TASK ITEM:
What lines below include the word "Cama"? Copy each one.

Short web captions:
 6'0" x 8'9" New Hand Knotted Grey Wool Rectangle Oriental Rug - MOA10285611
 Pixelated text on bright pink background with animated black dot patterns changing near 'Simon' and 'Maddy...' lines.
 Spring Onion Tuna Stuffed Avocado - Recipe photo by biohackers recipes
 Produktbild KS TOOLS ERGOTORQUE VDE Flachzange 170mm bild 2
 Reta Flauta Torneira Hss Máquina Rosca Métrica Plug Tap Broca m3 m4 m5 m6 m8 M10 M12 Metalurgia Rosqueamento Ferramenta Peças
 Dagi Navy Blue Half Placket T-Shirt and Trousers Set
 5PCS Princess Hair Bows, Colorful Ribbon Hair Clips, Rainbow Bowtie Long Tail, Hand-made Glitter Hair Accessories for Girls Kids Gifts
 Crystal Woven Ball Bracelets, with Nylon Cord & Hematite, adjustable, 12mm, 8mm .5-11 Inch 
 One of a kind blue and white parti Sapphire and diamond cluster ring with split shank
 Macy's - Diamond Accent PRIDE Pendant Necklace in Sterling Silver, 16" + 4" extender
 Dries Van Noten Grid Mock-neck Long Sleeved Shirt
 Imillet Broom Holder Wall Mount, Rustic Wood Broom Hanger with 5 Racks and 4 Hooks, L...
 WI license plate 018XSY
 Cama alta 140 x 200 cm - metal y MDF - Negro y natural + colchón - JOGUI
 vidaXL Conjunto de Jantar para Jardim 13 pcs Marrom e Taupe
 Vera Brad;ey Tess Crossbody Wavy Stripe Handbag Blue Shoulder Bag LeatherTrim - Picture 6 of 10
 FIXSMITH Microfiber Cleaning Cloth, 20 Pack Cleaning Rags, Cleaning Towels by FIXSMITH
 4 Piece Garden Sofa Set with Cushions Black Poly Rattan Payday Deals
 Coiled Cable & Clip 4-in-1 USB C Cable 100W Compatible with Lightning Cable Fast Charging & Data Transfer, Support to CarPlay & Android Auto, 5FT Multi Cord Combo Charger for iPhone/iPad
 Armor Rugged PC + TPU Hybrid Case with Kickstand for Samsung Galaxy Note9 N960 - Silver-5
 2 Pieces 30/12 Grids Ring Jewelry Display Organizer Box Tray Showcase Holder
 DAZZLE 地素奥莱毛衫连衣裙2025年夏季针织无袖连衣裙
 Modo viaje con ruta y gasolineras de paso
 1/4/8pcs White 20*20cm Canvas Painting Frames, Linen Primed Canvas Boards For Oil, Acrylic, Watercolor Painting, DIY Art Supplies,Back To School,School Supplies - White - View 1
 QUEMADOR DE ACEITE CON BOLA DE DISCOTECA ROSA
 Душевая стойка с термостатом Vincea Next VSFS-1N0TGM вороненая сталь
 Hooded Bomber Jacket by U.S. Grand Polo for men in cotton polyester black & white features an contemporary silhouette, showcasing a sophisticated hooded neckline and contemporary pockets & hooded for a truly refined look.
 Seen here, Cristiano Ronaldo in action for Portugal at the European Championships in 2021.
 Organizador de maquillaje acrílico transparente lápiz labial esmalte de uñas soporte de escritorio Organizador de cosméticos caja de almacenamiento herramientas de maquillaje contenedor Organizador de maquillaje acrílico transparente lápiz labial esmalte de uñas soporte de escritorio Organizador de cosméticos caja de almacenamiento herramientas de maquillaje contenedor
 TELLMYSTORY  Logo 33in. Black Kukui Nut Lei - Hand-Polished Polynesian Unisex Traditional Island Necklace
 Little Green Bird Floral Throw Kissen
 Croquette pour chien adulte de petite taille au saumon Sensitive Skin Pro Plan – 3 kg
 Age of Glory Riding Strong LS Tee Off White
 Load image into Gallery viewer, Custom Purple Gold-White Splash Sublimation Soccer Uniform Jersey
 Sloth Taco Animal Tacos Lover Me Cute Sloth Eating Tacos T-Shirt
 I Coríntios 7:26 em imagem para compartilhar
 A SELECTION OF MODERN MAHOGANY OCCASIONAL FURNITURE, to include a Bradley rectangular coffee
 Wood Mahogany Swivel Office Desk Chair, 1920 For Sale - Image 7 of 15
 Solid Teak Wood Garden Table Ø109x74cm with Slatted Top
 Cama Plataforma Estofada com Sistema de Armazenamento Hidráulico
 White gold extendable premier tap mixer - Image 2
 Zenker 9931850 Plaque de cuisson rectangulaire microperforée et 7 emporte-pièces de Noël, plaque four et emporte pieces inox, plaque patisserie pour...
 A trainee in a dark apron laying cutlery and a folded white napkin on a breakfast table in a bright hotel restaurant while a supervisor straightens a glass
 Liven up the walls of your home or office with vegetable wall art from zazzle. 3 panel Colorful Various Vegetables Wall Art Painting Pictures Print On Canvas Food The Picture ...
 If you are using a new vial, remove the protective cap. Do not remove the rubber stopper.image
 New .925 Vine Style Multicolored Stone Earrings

OUTPUT FOR THIS EXERCISE:
 Cama alta 140 x 200 cm - metal y MDF - Negro y natural + colchón - JOGUI
 Cama Plataforma Estofada com Sistema de Armazenamento Hidráulico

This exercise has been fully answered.